### WRITTEN REQUEST
Reproduce the lines below verbatim, beginning at the line that contains "this 770×513 image." and ending after the line that contains "multi-story damaged building", with both of those lines included.

### RECORDS TO USE
......
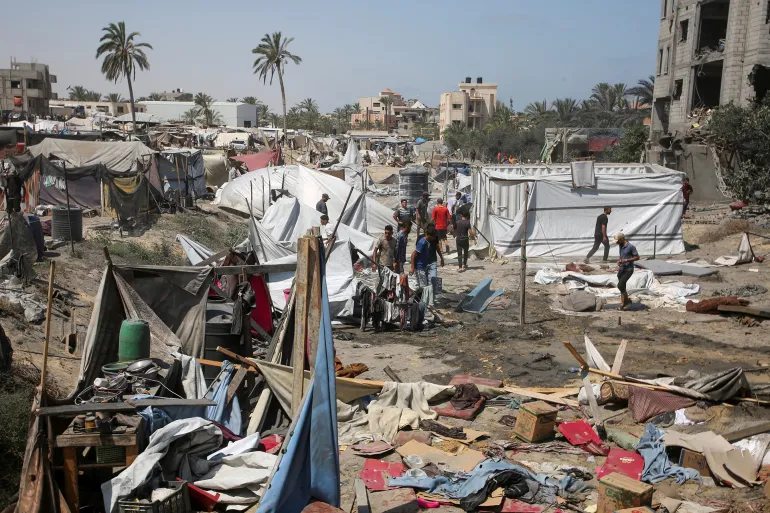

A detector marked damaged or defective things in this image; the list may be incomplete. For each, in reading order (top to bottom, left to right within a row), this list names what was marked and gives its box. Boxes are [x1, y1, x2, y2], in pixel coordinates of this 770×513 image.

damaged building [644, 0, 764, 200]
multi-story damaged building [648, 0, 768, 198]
......
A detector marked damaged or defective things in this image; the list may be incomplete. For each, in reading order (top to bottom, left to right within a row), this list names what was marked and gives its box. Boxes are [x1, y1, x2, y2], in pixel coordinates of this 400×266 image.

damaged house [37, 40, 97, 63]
......
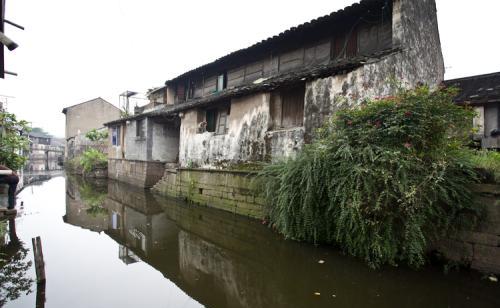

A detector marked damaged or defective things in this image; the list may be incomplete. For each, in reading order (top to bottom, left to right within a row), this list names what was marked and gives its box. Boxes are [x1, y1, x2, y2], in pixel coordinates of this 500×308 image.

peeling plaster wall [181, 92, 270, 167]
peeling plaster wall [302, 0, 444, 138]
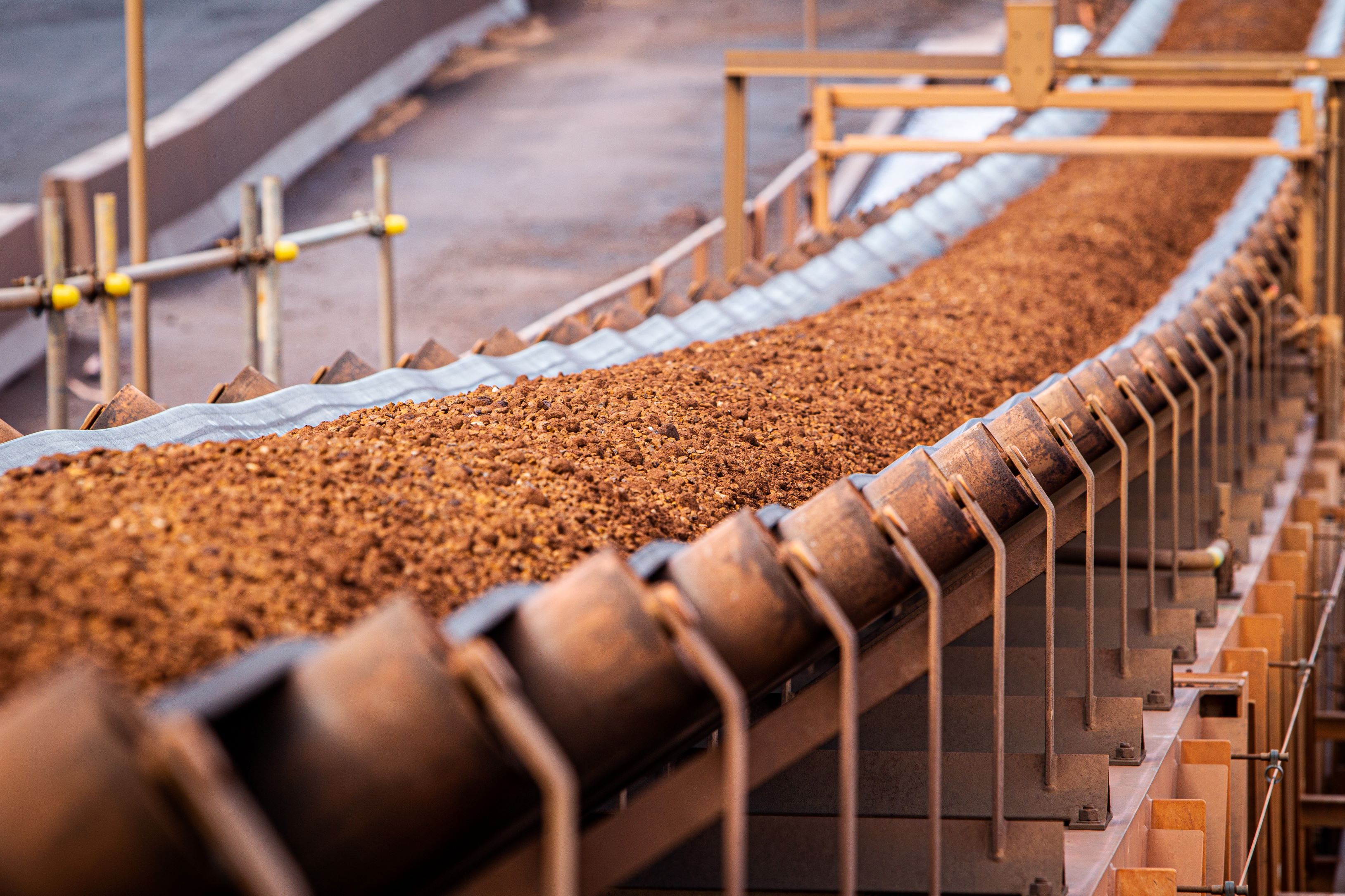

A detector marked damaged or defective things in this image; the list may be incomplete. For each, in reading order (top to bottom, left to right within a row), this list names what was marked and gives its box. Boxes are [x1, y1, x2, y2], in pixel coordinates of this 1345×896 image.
......
### OUTPUT BELOW
A detector marked damaged or defective things in this image; the list may be incomplete. For each, in reading order (top to bottom, left to right within a row), this list names what was marked and gives its box. Boxes are [x1, y1, x2, y2], in pixel coordinates of this 770×513 image.

damaged building [644, 0, 764, 200]
multi-story damaged building [648, 0, 768, 198]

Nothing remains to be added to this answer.